- _Assignment_: Leave every image out, and print the remaining lines below exactly.

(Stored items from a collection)
--- START ---

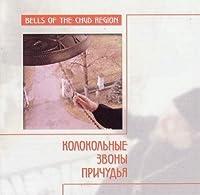 Bells of the Chud Region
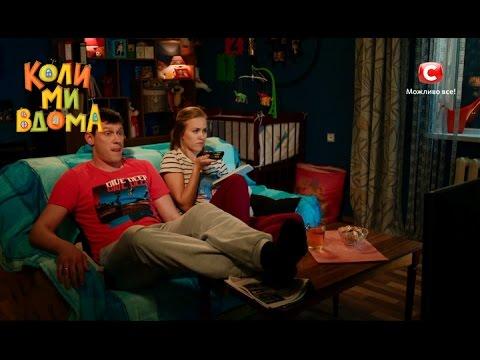 Внутренняя борьба с игровой зависимостью – Коли ми вдома. Сезон 2. Серия 9 от 11.09.15 (видео)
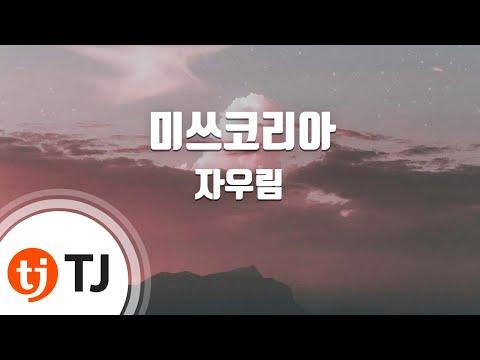 [TJ노래방] 미쓰코리아 - 자우림 (Miss Korea - Jaurim) / TJ Karaoke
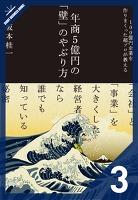 年商5億円の「壁」のやぶり方[3/8] コミュニケーション編
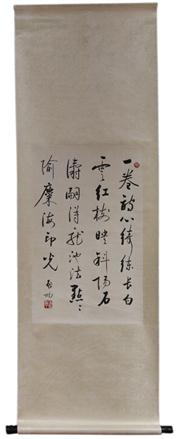 Sale 8079 - Lot 26 - Calligraphy Scroll
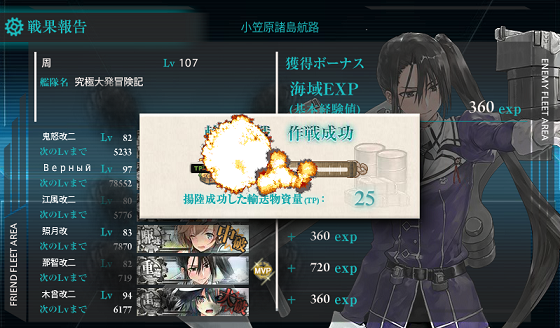 kancolle_20170214-185307773.png
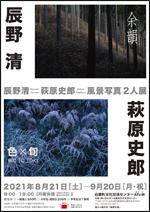 「辰野清・萩原史郎 風景写真2人展」チラシ画像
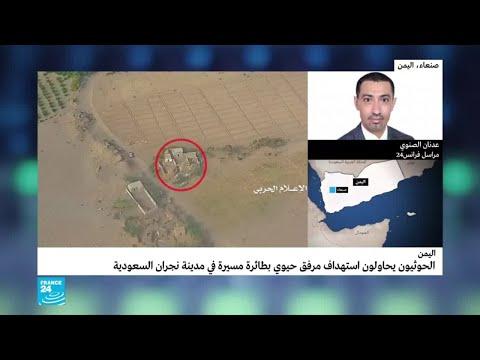 اليمن: الحوثيون يقصفون مطار نجران في جنوب السعودية بطائرة مسيرة  - نشر قبل 3 ساعة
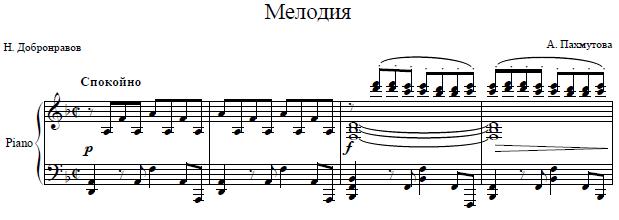 А. Пахмутова - Мелодия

--- END ---

- _Problem solution_:
 Bells of the Chud Region
 Внутренняя борьба с игровой зависимостью – Коли ми вдома. Сезон 2. Серия 9 от 11.09.15 (видео)
 [TJ노래방] 미쓰코리아 - 자우림 (Miss Korea - Jaurim) / TJ Karaoke
 年商5億円の「壁」のやぶり方[3/8] コミュニケーション編
 Sale 8079 - Lot 26 - Calligraphy Scroll
 kancolle_20170214-185307773.png
 「辰野清・萩原史郎 風景写真2人展」チラシ画像
 اليمن: الحوثيون يقصفون مطار نجران في جنوب السعودية بطائرة مسيرة  - نشر قبل 3 ساعة
 А. Пахмутова - Мелодия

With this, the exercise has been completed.